Even if the U.S. decides to strike some Houthi asset, such a tactical solution is unlikely to work. Yemen is a desperately poor country; the Houthis are religious zealots; and their military is extremely low-tech. That is why U.S. sanctions have had no effect. It also means they don’t have good targets—such as expensive infrastructure or large warships—that the American military could destroy.
It’s almost impossible to find targets to strike—or even threaten—that would somehow be worth more to the Houthis and Iranians than the enormous benefits they are accruing from the Red Sea attacks. They simply gain too much by assaulting global shipping in a key choke point of world trade.
All this demands that the U.S. take a strategic approach to Yemen and the Houthis—namely, stop them from winning the civil war. It’s clear from the mess in the Red Sea that a Houthi victory would endanger American interests and those of our allies. If they win, the Houthis are likely to become more aggressive and more active helpmates of Iran in its campaign to dominate the Mideast.
Their control and eventual conquest of Yemen is also the one thing the Houthis care about and that Washington could put at risk. It’s proved a strong motivator in the recent past. In 2018, a combined task force of Emirati armor and local Yemeni tribesmen retook most of southern Yemen and then began driving up the Red Sea coast, smashing Houthi defenses and threatening Hudaydah, the last major port in Houthi hands. The Houthis raced to the negotiating table, desperate to cut a deal and stave off a disastrous defeat.
These two factors combine in one clear strategic necessity: The U.S. needs to begin military support to the Yemeni government. That is the only way to ensure the Houthis won’t consolidate their grip on the country and be able to project more power abroad. And it is the only thing that might cause the Houthis and Iranians to rethink their current strategy.
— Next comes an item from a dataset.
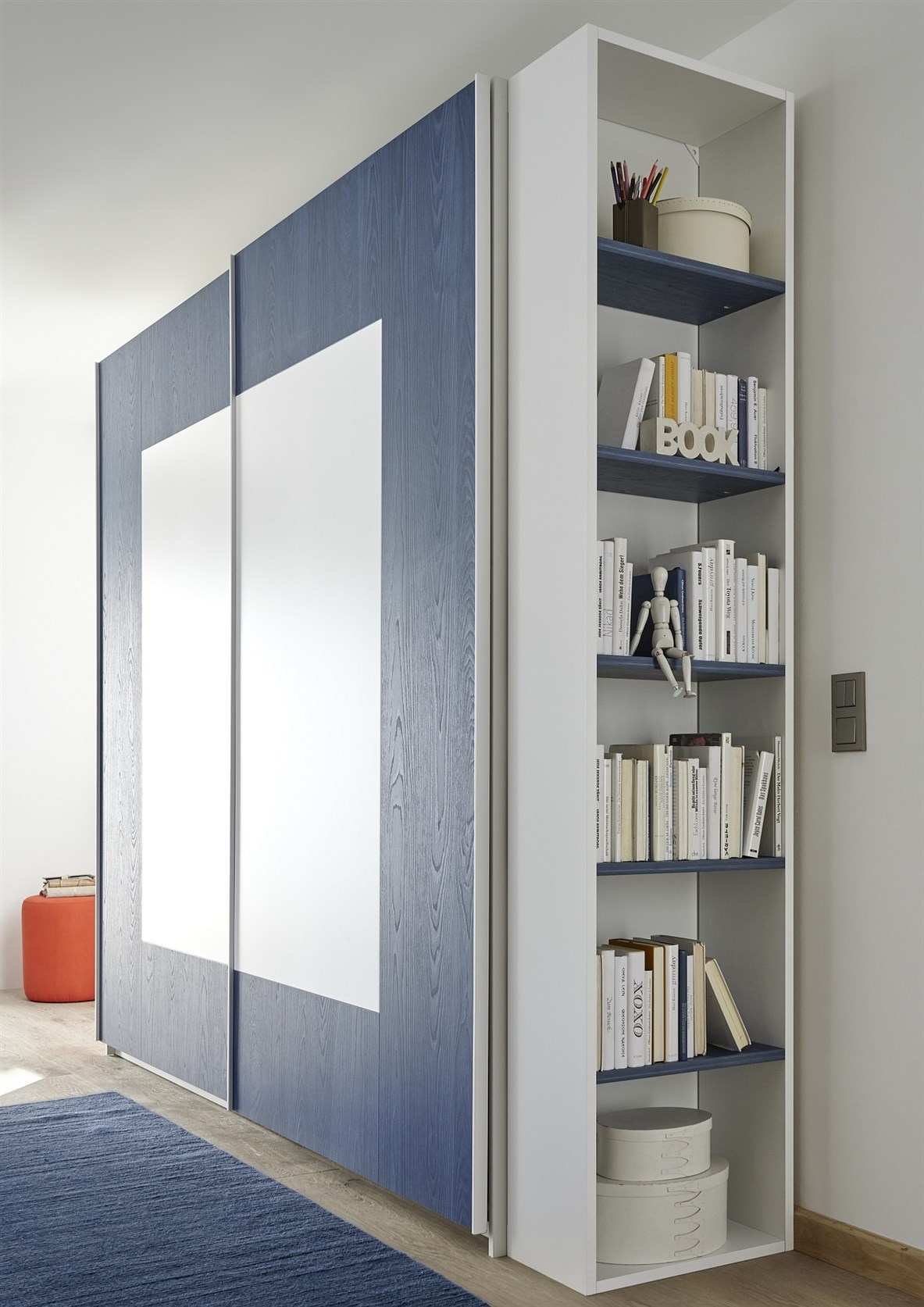 Enjoy Milieu 4 Blau Detail Regal LQ (1)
This is a tried and true American approach to troublesome, violent and ideologically difficult states. It was the strategy the Reagan administration ultimately adopted against Libya in the 1980s. To get the Libyans to stop sponsoring terrorist attacks, subverting U.S. allies like Egypt and attacking neighboring states, Washington began providing military support to Libya’s adversaries in Chad. That produced a dramatic Chadian victory—and even threatened a counterinvasion of Libya—which became a key element in eventually forcing dictator Moammar Gadhafi to reverse course.
That successive U.S. administrations largely ignored the Houthis was understandable but unsuccessful. It’s time for Washington to adopt the only promising strategy by threatening the one thing the Houthis hold dear.
Mr. Pollack is a senior fellow and Ms. Zimmerman a fellow at the American Enterprise Institute.